Linda Ronstadt, who has retired from music after a Parkinson's Disease diagnosis, is best known for a string of popular hits in the '70s. But fans can find her vocal contributions on a number of other classic rock projects as well. In some cases, these career intersections were pure happenstance. For example, Ronstadt ended up on Neil Young's Harvest because she happened to be Nashville for an appearance on Johnny Cash's TV show. She also put together a band for her solo debut; they ended up leaving to form the Eagles. Other times – like on collaborations with James Taylor, Andrew Gold and Warren Zevon – she was working with people who'd been a part of her career from almost the start. Our list of the Top 10 Linda Ronstadt Classic Rock Collaborations merely skims this terrific catalog.
'Lonely Boy'With Andrew Gold (1977)
Andrew Gold first rose to fame in Ronstadt's '70s band, playing a key role in her chart-topping "You're No Good." She returned the favor, helping launch his solo career in 1977 by singing backup on the second verse of what would become Gold's biggest single, a Top 10 hit about a child's feelings of neglect.
'Stay Away'With Toto (1988)
Toto's seventh album is best known for containing the Joseph Williams-sung "Pamela," a No. 22 hit in 1988. But tucked away inside the album is a reliably anthemic vocal by Ronstadt on the David Paich-Steve Lukather song "Stay Away."
'Bartender's Blues'With James Taylor (1977)
Ronstadt and James Taylor had earlier contributed backing vocals to a pair of Neil Young tracks from 1972's Harvest – including "Heart of Gold" (found elsewhere on our list of the Top 10 Linda Ronstadt Collaborations) – so it's no surprise that their voices intertwine so naturally on this desperately sad country-blues song's second chorus.
'One of These Days'With Neil Young (1992)
"I never tried to burn any bridges," sings Neil Young. Proof of that: Ronstadt (and James Taylor) returned two decades after Young's signature country-rock triumph Harvest for this underrated sequel – a visit highlighted by the gorgeous "One of These Days."
'All That You Dream'With Little Feat (1981)
Ronstadt had covered Little Feat before, including recording their signature song "Willin,'" so she was a natural fit to appear at a tribute concert for the band's late founder Lowell George.
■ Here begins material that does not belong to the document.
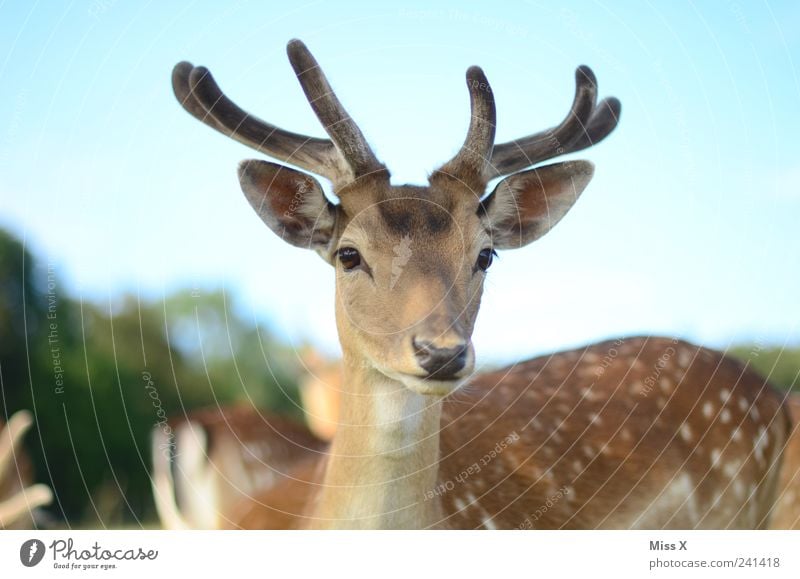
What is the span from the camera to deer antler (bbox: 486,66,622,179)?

Her live take on "All That You Dream" from that show later made its way onto an odds-and-ends package released after George's death called Hoy Hoy!
'I'm Different'With Randy Newman (1983)
On the cynically biting song cycle Trouble in Paradise, Randy Newman updates his folk-pop past to fit the glossy '80s aesthetic without losing any of his trenchant wit. Ronstadt was part of the all-star guest list, providing a fun call-and-response element to the winkingly boastful "I'm Different."
'Under African Skies'With Paul Simon (1986)
As Paul Simon explored "the roots of rhythm" on this widely celebrated international-flavored song, he invited Ronstadt to help out on one of Graceland's most underrated moments. On the soaring "Under African Skies," she doubles his vocals on the verses and then provides the jet fuel for a sun-flecked chant that would come to define this terrific album cut.
'Excitable Boy'With Warren Zevon (1978)
Warren Zevon's best album features a title-track guest performance by Ronstadt, who had long been a champion of his work. In fact, her gender-reversed take on Zevon's "Poor Poor Pitiful Me" was rising into the Top 40 as Zevon's hit album appeared.
'Rock Me on the Water'With the Eagles (1972)
Ronstadt's self-titled debut – highlighted by her early version of Jackson Browne's "Rock Me on the Water," which he would take to the charts later in 1972 – didn't sell much, but its importance in the burgeoning country-rock scene can't be overstated. After all, her backing band on this album includes Glenn Frey, Don Henley, Bernie Leadon and Randy Meisner. They would go on, of course, to become the Eagles.
'Heart of Gold'With Neil Young (1972)
Released just a month or so after Ronstadt's eponymous debut album flopped, "Heart of Gold" nevertheless gave her an early taste of success: It became Neil Young's lone chart-topping single. As he nears the end of this meditation on restlessness, Ronstadt makes a typically dramatic entrance, arriving just in time for the song's soaring conclusion.